Отпусти-это всего лишь слово - 2 (СИ) - "Сан Тери". Страница 15
Лёгкие непрекращающиеся движения, похожие на танец художника, что в порыве творческого экстаза выписывает на холсте пятью кистями десятки мазков иероглифов, и сумасшедшие потемневшие от страсти глаза. Даже в темноте я видел блестящие неестественно расширенные зрачки, заливающие радужку, слушал дыхание. Тяжёлое.
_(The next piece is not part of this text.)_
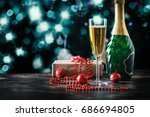 champagne glass and bottle over ... | Shutterstock . vector #686694805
И стук сердца, словно Вольх наглотался кофе, и сейчас тахикардия разрывала грудную клетку бесчисленным множеством ударов.
- Знаешь, начать меня ебать с порога, это даже для тебя перегиб, ты – Я не договорил, Вольх развернул меня на бок, перестав терзать языком, подхватывая за ногу, просовывая руку в изломанном маршруте, что бы расставив пальцы коснуться живота и сжать пульсирующий член.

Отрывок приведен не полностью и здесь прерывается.